■ TEKSTBLOK:
• • • •
Risico Machineveiligheid

Binnen de standbouw wordt in het eigen bedrijf (werkplaats) geregeld met diverse vast opgestelde (houtbewerkings)machines gewerkt. Denk hierbij aan o.a: Afkortzaag; Cirkelzaag; Lintzaag; Freesmachine; CNC-machine; Platenkantzaag; Lamineermachine; Kolomboor.
Bovenstaande machines zijn veelal aangesloten op een centrale (stof)afzuigingsinstallatie.

Binnen de standbouw wordt zowel op de eigen locatie als ook op de standbouw/beurslocatie veelal gebruik gemaakt van elektrische handgereedschappen (zoals accuboormachine, zaagmachine, bovenfrees, tagger).

Het werken met houtbewerkingsmachines brengt diverse risico’s met zich mee. De scherpe snijgereedschappen roteren met grote snelheid en de handen van de werkplaatsmedewerkers zitten met name bij handmatige doorvoer (MAN-machines) vaak dicht bij het snijgereedschap. Een veelvoorkomend probleem is het onjuist gebruik van beveiligingen en hulpmiddelen op of bij de machines. Hierbij moet men denken aan beveiligingen die niet goed werken en verkeerde werkmethoden waardoor de beveiliging niet het beoogde veiligheidseffect (meer) heeft. Dit kan leiden tot een verhoogd risico op ongevallen.

NB: het verwijderen van aanwezige beveiligingen is een strafbaar feit.

De directe gevaren die optreden zijn als volgt te omschrijven:
o    In aanraking komen met en gegrepen worden door bewegende delen van het snijgereedschap, aan- en toevoerinrichtingen en as-einden.
o    Getroffen worden door wegvliegende voorwerpen, zoals werkstukken (terugslag) en delen van het snijgereedschap.
• • • •
■ OPGAVE A: Zet in de items hieronder het stuk van de regel met "The photo's horizontal" tot en met de regel met "2. the sail number text at (331,284)" om in een Markdown-tabel met de kolommen Nr en Regel, zonder lege regels. Laat de afbeeldingen alsjeblieft weg.
De tekst over machineveiligheid en de items staan los van elkaar.

[Fragmenten van ruimtelijke vraaggegevens]
• • • •
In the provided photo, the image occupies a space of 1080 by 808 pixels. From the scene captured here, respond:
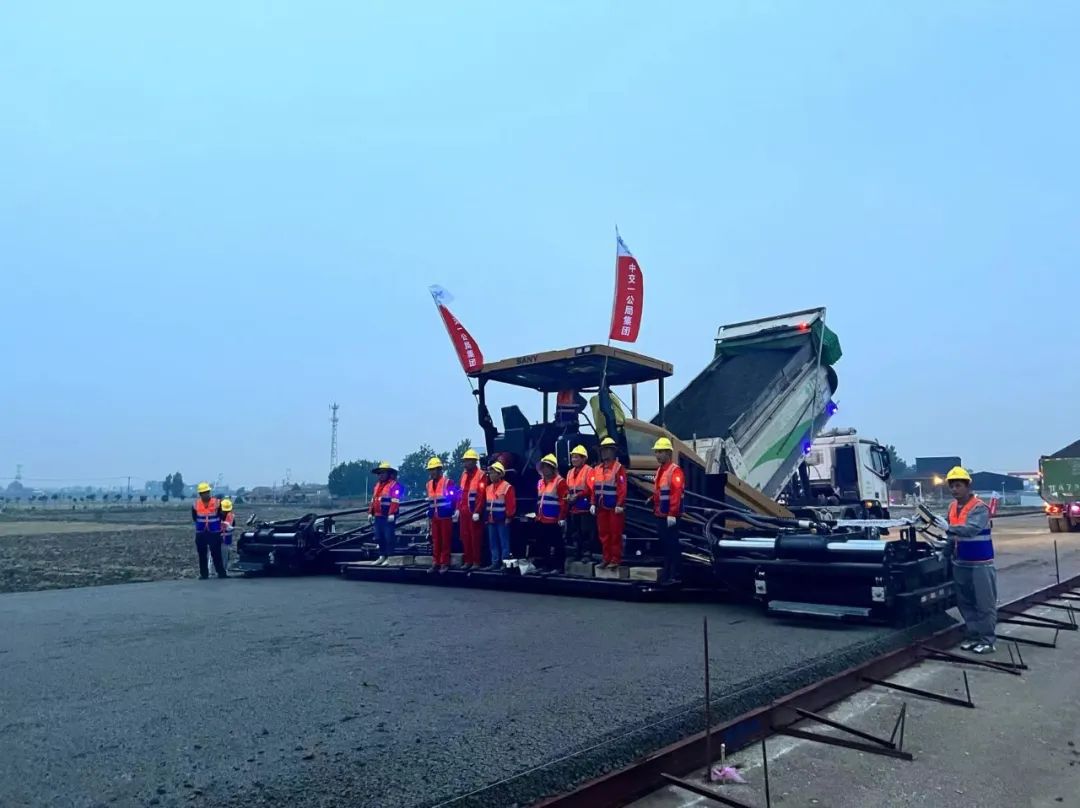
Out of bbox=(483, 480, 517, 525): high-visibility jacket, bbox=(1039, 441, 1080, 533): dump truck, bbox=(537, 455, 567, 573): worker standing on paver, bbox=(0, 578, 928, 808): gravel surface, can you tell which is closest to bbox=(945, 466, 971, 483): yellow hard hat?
bbox=(0, 578, 928, 808): gravel surface

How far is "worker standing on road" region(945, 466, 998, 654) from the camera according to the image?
5.84 m

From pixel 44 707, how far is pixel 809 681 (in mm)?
3847

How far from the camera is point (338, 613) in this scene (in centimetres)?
647

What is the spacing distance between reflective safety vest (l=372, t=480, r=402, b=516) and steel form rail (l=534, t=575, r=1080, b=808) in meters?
5.77

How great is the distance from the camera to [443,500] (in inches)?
340

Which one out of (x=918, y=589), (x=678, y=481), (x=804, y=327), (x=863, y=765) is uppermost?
(x=804, y=327)

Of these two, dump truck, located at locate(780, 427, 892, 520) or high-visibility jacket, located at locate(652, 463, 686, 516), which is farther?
dump truck, located at locate(780, 427, 892, 520)

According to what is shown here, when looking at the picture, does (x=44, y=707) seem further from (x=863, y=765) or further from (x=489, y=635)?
(x=863, y=765)

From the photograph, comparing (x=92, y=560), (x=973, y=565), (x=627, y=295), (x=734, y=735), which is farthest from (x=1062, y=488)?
(x=92, y=560)

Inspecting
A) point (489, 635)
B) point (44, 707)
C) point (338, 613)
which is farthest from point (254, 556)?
point (44, 707)

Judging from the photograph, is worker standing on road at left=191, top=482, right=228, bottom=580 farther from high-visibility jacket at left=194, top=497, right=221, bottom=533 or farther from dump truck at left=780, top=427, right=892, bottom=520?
dump truck at left=780, top=427, right=892, bottom=520

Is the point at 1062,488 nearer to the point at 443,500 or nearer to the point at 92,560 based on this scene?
the point at 443,500

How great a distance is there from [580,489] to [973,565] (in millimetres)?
3334

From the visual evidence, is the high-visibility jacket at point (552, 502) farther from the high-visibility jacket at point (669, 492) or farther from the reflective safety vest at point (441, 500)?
the reflective safety vest at point (441, 500)
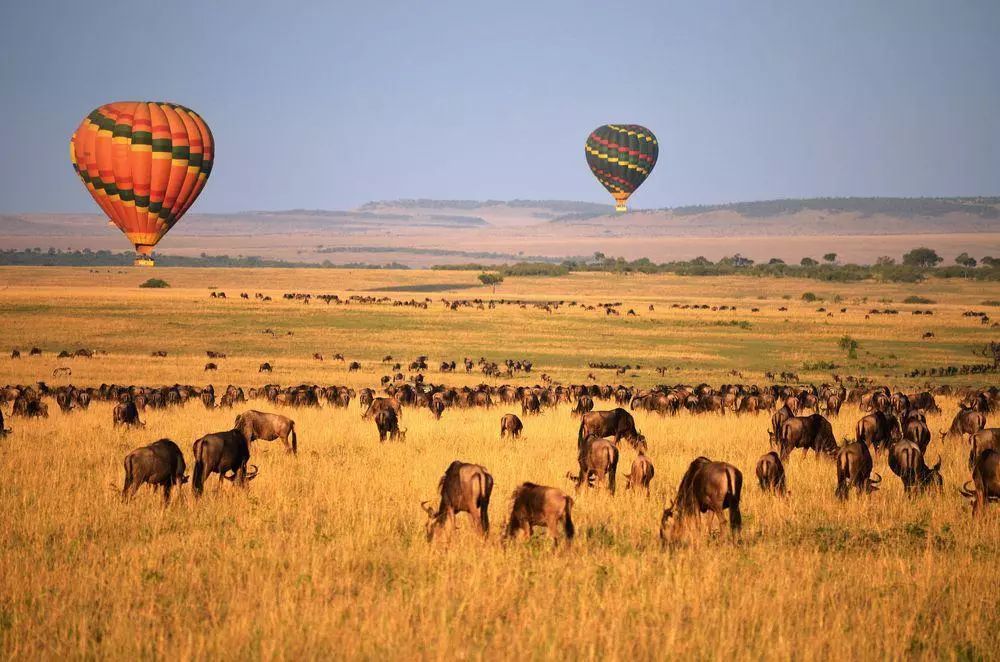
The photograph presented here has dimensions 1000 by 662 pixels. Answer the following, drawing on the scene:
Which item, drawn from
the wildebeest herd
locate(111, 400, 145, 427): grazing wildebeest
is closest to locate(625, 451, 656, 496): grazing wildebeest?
the wildebeest herd

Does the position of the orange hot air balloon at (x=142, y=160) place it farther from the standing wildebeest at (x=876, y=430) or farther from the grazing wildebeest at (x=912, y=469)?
Result: the grazing wildebeest at (x=912, y=469)

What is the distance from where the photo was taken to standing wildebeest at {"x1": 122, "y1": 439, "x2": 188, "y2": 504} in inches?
517

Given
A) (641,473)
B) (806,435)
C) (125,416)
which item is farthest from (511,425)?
(125,416)

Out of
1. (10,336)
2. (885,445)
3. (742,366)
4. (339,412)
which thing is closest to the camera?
(885,445)

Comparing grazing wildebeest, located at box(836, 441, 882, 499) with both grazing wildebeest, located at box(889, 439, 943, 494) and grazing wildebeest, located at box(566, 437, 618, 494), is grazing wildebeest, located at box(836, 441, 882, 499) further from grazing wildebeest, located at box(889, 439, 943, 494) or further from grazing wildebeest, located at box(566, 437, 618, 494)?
grazing wildebeest, located at box(566, 437, 618, 494)

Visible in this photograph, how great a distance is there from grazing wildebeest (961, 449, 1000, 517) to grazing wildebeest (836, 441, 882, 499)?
4.86ft

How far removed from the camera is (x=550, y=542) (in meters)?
11.3

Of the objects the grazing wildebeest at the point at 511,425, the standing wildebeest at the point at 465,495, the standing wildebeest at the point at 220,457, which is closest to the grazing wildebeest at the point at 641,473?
the standing wildebeest at the point at 465,495

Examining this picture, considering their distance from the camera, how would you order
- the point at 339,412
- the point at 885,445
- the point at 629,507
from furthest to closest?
1. the point at 339,412
2. the point at 885,445
3. the point at 629,507

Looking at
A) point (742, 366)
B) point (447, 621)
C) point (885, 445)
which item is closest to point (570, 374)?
point (742, 366)

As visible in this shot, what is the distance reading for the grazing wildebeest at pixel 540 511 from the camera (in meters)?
10.8

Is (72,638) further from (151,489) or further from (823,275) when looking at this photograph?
(823,275)

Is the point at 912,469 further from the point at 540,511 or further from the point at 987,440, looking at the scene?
the point at 540,511

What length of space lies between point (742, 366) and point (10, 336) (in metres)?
38.2
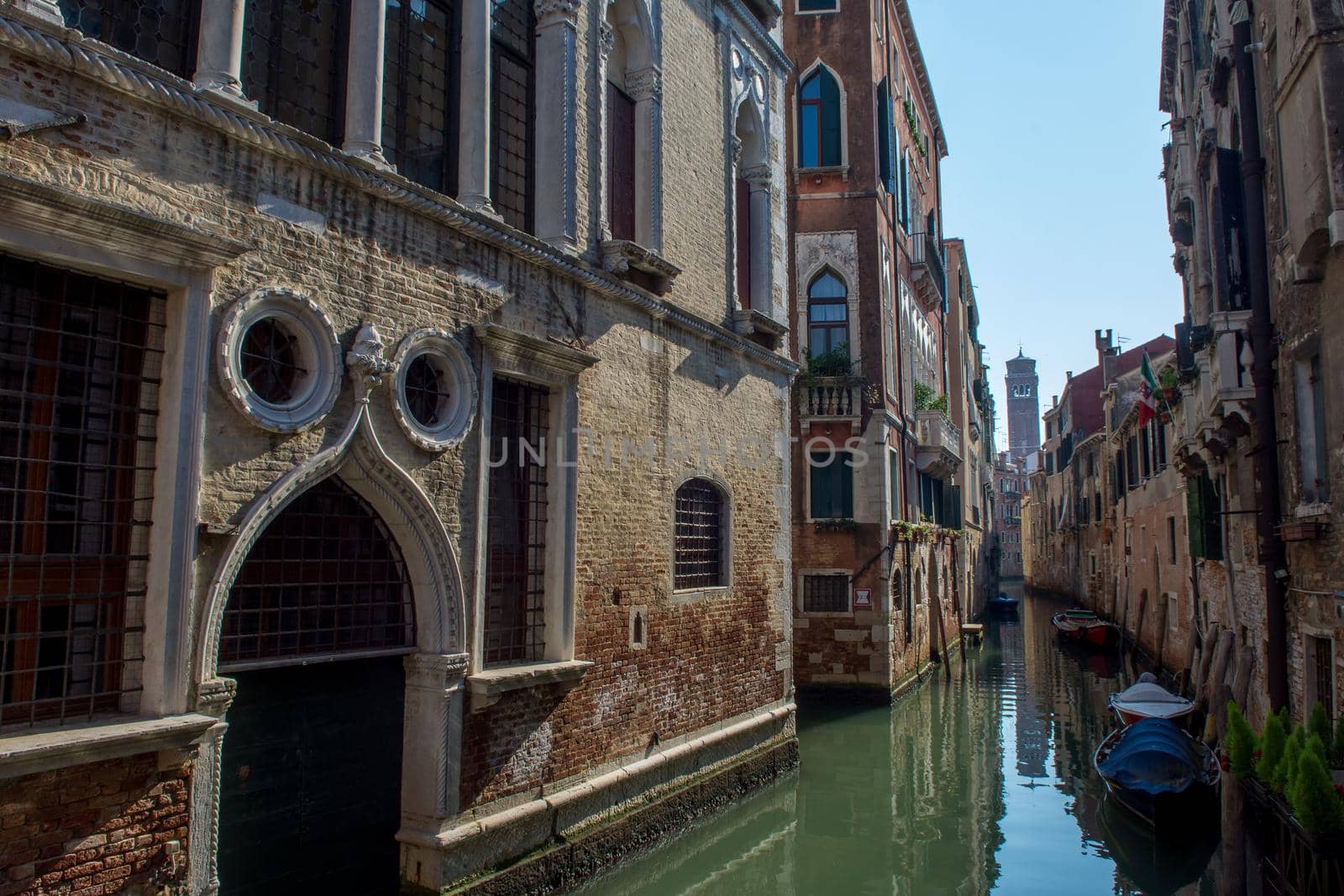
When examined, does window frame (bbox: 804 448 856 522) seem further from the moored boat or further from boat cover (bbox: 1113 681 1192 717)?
the moored boat

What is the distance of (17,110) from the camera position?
4.26 meters

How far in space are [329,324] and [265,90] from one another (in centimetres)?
153

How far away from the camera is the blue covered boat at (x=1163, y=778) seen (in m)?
9.57

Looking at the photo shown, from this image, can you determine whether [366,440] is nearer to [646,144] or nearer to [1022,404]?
[646,144]

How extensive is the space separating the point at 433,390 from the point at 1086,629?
24.0 metres

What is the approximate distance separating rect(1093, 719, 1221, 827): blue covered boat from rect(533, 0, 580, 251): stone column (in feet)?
24.7

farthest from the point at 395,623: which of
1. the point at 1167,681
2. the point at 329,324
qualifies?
the point at 1167,681

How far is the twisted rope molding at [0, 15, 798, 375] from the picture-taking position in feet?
14.2

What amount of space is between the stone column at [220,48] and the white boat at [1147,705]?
1224 centimetres

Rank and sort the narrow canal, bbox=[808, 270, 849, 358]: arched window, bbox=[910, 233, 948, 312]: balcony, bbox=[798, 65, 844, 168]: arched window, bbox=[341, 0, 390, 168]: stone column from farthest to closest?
bbox=[910, 233, 948, 312]: balcony
bbox=[798, 65, 844, 168]: arched window
bbox=[808, 270, 849, 358]: arched window
the narrow canal
bbox=[341, 0, 390, 168]: stone column

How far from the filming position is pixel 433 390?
6609 millimetres

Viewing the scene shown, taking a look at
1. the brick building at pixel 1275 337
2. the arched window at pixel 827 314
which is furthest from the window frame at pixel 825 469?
the brick building at pixel 1275 337

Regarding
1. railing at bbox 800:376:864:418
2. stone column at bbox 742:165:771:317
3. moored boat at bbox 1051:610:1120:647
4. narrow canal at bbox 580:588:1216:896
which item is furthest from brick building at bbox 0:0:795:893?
moored boat at bbox 1051:610:1120:647

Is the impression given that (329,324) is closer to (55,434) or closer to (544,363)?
(55,434)
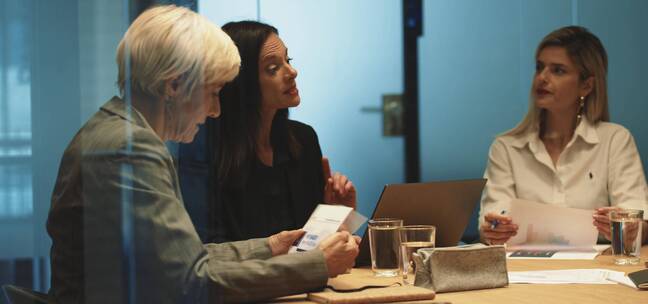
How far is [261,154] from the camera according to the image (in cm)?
288

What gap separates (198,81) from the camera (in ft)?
6.36

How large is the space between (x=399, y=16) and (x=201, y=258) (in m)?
2.62

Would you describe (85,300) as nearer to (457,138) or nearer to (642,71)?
(457,138)

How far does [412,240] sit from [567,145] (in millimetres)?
1399

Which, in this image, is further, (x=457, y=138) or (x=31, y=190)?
(x=457, y=138)

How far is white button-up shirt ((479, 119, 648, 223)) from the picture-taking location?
3230 mm

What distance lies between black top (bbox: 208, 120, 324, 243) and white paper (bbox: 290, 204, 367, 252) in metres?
0.52

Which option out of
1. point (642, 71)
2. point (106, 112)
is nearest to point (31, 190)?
point (106, 112)

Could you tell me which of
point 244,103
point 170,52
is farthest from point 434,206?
point 170,52

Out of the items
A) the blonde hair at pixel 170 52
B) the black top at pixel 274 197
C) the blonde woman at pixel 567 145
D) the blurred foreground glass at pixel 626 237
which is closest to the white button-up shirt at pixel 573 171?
the blonde woman at pixel 567 145

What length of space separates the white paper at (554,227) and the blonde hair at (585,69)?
0.66m

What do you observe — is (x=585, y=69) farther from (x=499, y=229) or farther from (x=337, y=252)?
(x=337, y=252)

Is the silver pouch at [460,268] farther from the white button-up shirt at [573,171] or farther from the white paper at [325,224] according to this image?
the white button-up shirt at [573,171]

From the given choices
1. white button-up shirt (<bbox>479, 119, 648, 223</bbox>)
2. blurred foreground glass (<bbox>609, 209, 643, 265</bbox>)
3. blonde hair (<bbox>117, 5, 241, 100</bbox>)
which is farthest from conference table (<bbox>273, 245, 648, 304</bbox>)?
white button-up shirt (<bbox>479, 119, 648, 223</bbox>)
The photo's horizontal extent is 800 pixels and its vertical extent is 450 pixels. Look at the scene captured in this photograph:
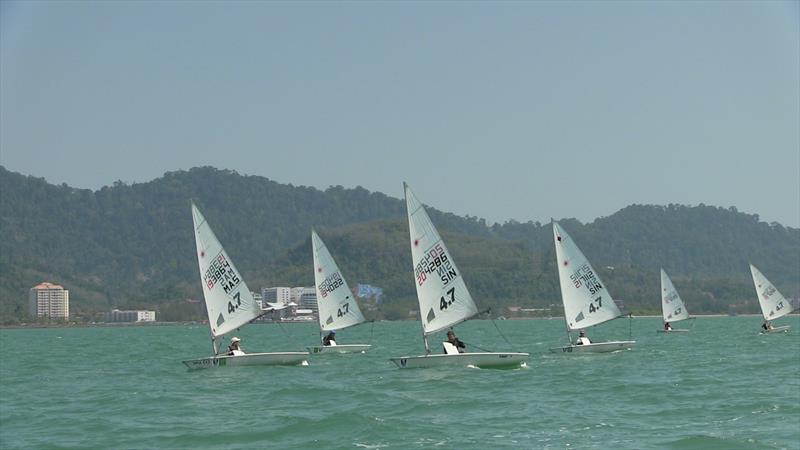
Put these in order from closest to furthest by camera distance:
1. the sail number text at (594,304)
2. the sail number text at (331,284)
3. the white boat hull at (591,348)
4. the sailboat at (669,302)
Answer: the white boat hull at (591,348) → the sail number text at (594,304) → the sail number text at (331,284) → the sailboat at (669,302)

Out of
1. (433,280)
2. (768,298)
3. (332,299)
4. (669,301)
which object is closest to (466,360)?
(433,280)

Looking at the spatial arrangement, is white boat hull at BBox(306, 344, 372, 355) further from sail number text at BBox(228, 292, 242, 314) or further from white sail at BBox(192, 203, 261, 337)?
sail number text at BBox(228, 292, 242, 314)

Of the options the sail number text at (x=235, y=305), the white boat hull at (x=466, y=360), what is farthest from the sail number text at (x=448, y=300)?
the sail number text at (x=235, y=305)

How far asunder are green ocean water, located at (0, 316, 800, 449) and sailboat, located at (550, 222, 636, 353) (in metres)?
4.65

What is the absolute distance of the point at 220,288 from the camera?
4447cm

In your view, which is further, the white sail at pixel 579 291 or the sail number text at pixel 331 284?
the sail number text at pixel 331 284

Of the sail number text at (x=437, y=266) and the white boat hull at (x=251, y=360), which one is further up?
the sail number text at (x=437, y=266)

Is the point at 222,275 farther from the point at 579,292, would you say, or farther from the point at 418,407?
the point at 418,407

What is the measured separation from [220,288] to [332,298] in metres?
13.5

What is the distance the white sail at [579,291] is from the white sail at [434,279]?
10822mm

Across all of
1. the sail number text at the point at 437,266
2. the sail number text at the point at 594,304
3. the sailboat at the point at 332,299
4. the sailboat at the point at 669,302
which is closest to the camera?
the sail number text at the point at 437,266

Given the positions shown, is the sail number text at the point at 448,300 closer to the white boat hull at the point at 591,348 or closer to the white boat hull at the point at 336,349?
the white boat hull at the point at 591,348

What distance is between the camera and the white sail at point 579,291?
50.0 m

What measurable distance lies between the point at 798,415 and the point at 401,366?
15250 mm
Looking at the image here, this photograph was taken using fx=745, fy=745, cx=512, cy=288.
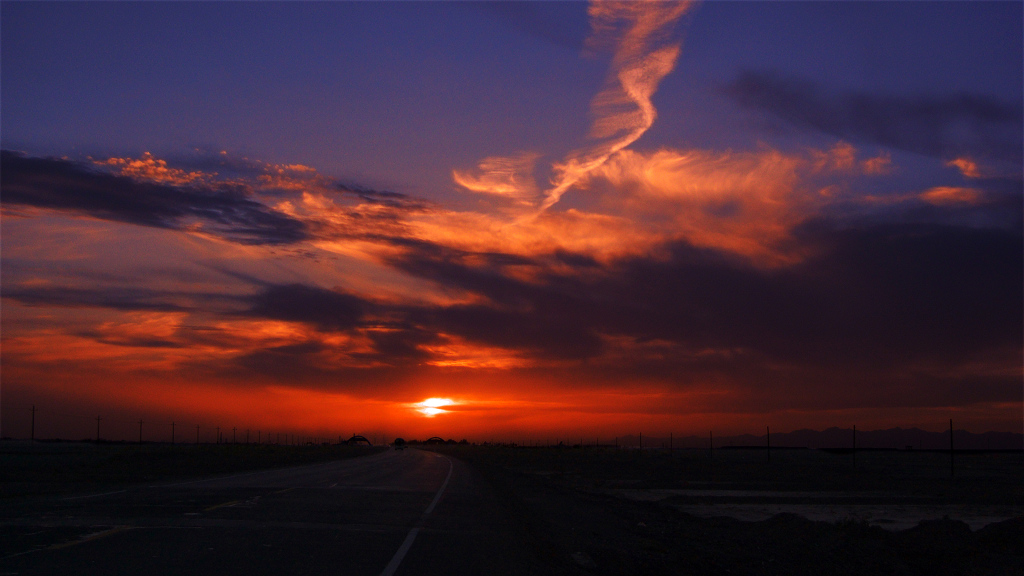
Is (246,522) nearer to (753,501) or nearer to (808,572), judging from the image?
(808,572)

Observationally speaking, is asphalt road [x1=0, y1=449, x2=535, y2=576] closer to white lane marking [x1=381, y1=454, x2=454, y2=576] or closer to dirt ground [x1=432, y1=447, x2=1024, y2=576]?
white lane marking [x1=381, y1=454, x2=454, y2=576]

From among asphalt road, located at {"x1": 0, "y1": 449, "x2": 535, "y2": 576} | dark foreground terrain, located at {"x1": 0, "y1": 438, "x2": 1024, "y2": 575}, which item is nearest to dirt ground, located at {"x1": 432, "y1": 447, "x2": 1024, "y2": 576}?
dark foreground terrain, located at {"x1": 0, "y1": 438, "x2": 1024, "y2": 575}

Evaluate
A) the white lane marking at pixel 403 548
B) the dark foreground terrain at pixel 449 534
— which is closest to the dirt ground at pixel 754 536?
the dark foreground terrain at pixel 449 534

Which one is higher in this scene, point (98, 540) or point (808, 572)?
point (98, 540)

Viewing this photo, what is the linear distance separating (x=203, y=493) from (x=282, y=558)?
42.6 feet

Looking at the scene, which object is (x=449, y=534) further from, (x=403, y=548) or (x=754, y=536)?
(x=754, y=536)

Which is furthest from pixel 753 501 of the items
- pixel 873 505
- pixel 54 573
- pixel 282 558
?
pixel 54 573

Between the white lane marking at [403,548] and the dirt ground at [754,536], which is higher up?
the white lane marking at [403,548]

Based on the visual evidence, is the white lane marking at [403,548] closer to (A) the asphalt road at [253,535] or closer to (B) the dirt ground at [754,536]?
(A) the asphalt road at [253,535]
• • • •
■ OPGAVE B: Schrijf de tekst over machineveiligheid verder vanaf het punt waar hij stopt.

■ EINDRESULTAAT A:
| Nr | Regel |
|---|---|
| 1 | The photo's horizontal extent is 800 pixels and its vertical extent is 450 pixels. Look at the scene captured in this photograph: |
| 2 | Put these in order from closest to furthest by camera distance: |
| 3 | 1. the sail number text at (594,304) |
| 4 | 2. the sail number text at (331,284) |

■ EINDRESULTAAT B:
o    Bekneld raken tussen het werkstuk en de opspan- of aanvoerinrichting.
o    Onbedoeld of op onjuiste wijze in werking komen van de machine door een verkeerde plaatsing of beveiliging van de bedieningsknoppen.
o    Elektrocutie door kortsluiting in de machine of het in aanraking komen met bedrading onder spanning.

De indirecte gevaren die kunnen optreden zijn als volgt te omschrijven:
•    Blootstelling aan houtstof (huid en luchtwegen). Zie hiervoor onze module over houtstof
•    Infobrochure Houtstof tot nadenken.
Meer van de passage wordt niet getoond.